Employment/Unemployment Questions


While finding the latest report from the Bureau of Labor Statistics on the official state of unemployment in the US, I'm always bothered by the knowledge that this doesn't give the true and complete picture.

Those who've reached a point where they've run through their unemployment benefits drop out of the picture, as do those who have taken refuge in any part-time job or jobs they can in order to survive. As I look at the summary tables (the bottom section of the table found in the above link) I also have to wonder how skewed the average hourly wage figures (between $15.52 and $15.65) are by both overtime pay and those positions with extraordinary levels of compensation - ranging from the $100+/hr legal fees in the corporate arena to someone's idea of what the hourly wage of a CEO breaks down into. Presumably they're part of the employment picture, too, right? A CEO making a modest $1 million/year, if that were to be divided by 2080 hours (52, 40-hr work weeks) that would be roughly $480.77/hr., roughly equivalent to 30.7 "average" workers pulling in $15.65/hr. It's important to also note that they're equivalent to over 93 people who are earning the federal minimum wage of $5.15/hr. As you can see, there's a great deal of potential for the low end of the scale to be hidden in the shadow of the high end. With a federal minimum wage being, as mentioned above, $5.15 an hour, and even a casual search of what has been calculated to be a living wage (something that rightfully has to take regional cost of living into account, and so will vary from place to place) showing me no estimate lower than $9/hour unless various benefits are also included, there's an obvious gap that's being hidden in the statistics.
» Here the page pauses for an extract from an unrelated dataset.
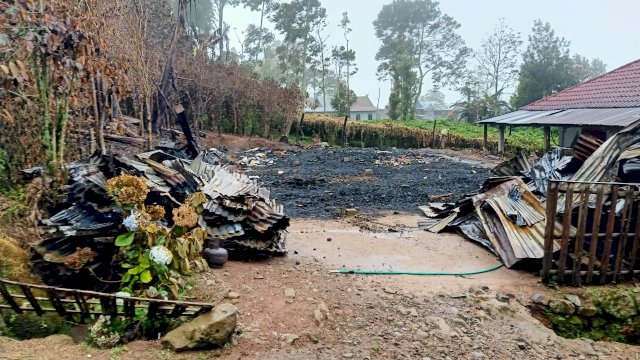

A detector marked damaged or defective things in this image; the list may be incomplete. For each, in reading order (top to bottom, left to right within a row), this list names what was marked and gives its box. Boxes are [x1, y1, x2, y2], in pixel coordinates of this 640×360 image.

burned debris [422, 121, 640, 276]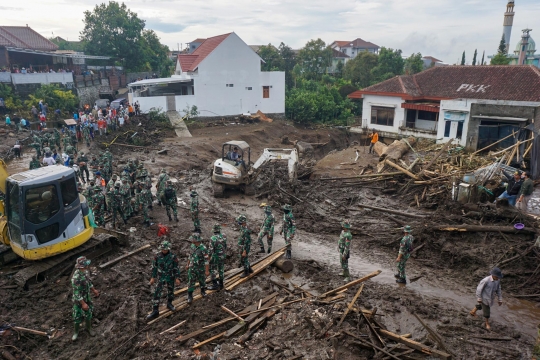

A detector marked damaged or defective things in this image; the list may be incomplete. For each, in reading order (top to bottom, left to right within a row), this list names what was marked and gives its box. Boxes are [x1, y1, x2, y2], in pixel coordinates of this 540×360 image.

Similarly, I wonder about the nature of many of the jobs listed as having been "created" in the past year are. How many are work found via temp agencies - postitions with generally no appreciable benefits - and how many of those are a spin-off of businesses needing to fill the holes in their companies caused by all of the extended troop assignments by national guardsmen and reservists?

With all of the intensely monomaniacal sites concerning trivial matters on the web, I tend to believe there must be someone who's zeroing in on trying to get a fuller picture of what's really going on on the US employment/unemployment front. If anyone has good leads on any of this, let me know.